Using Bayes' theorem we can gain a better intuition about Ridge and Lasso regression.

For ordinary least squares we postulated that the maximum likelihood for the doamin of events \( \boldsymbol{D} \) (one-dimensional case)

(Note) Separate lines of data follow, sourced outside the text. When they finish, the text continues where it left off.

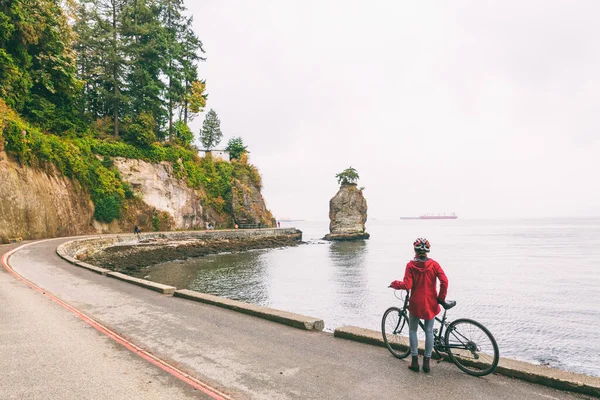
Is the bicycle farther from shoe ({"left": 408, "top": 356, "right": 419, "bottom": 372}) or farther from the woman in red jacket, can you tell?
shoe ({"left": 408, "top": 356, "right": 419, "bottom": 372})

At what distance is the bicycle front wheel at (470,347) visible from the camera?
16.5 feet

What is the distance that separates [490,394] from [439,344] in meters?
1.06

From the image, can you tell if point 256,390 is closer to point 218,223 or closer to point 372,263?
point 372,263

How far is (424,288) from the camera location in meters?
5.39

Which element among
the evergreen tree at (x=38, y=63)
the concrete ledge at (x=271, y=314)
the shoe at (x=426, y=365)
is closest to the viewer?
the shoe at (x=426, y=365)

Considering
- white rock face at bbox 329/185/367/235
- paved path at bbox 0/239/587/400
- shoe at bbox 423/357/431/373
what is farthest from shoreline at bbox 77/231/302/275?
white rock face at bbox 329/185/367/235

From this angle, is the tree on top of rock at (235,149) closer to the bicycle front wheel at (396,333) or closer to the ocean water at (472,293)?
the ocean water at (472,293)

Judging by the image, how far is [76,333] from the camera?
6719 millimetres

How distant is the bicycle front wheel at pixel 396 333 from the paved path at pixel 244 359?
0.20 meters

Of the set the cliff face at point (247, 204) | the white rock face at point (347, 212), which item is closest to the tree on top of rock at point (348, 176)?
the white rock face at point (347, 212)

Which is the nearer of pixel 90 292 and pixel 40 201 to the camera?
pixel 90 292

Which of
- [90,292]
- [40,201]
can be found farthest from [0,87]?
[90,292]

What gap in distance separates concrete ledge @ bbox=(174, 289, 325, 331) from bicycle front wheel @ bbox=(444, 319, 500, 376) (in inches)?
113

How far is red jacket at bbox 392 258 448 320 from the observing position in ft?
17.5
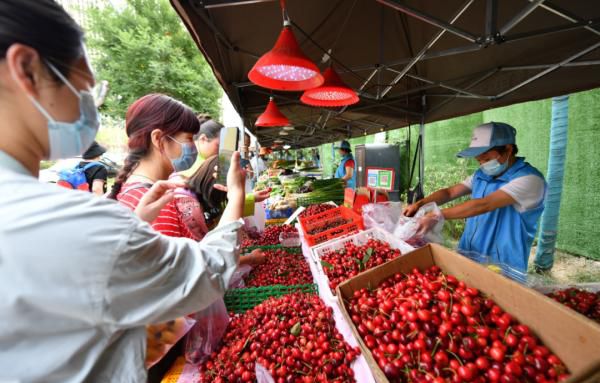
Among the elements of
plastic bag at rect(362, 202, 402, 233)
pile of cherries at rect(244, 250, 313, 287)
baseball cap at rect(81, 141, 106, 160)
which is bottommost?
pile of cherries at rect(244, 250, 313, 287)

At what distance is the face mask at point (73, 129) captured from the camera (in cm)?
79

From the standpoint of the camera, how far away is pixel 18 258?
0.59 meters

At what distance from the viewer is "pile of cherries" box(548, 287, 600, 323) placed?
4.41 feet

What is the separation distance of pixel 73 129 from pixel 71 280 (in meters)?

$$ \boldsymbol{D}=[(x_0,y_0), (x_1,y_1),\dots, (x_{n-1},y_{n-1})], $$

is given by

$$ p(\boldsymbol{D}\vert\boldsymbol{\beta})=\prod_{i=0}^{n-1}\frac{1}{\sqrt{2\pi\sigma^2}}\exp{\left[-\frac{(y_i-\boldsymbol{X}_{i,*}\boldsymbol{\beta})^2}{2\sigma^2}\right]}. $$

In Bayes' theorem this function plays the role of the so-called likelihood. We could now ask the question what is the posterior probability of a parameter set \( \boldsymbol{\beta} \) given a domain of events \( \boldsymbol{D} \)? That is, how can we define the posterior probability

$$ p(\boldsymbol{\beta}\vert\boldsymbol{D}). $$

Bayes' theorem comes to our rescue here since (omitting the normalization constant)

$$ p(\boldsymbol{\beta}\vert\boldsymbol{D})\propto p(\boldsymbol{D}\vert\boldsymbol{\beta})p(\boldsymbol{\beta}). $$

We have a model for \( p(\boldsymbol{D}\vert\boldsymbol{\beta}) \) but need one for the prior \( p(\boldsymbol{\beta} \)!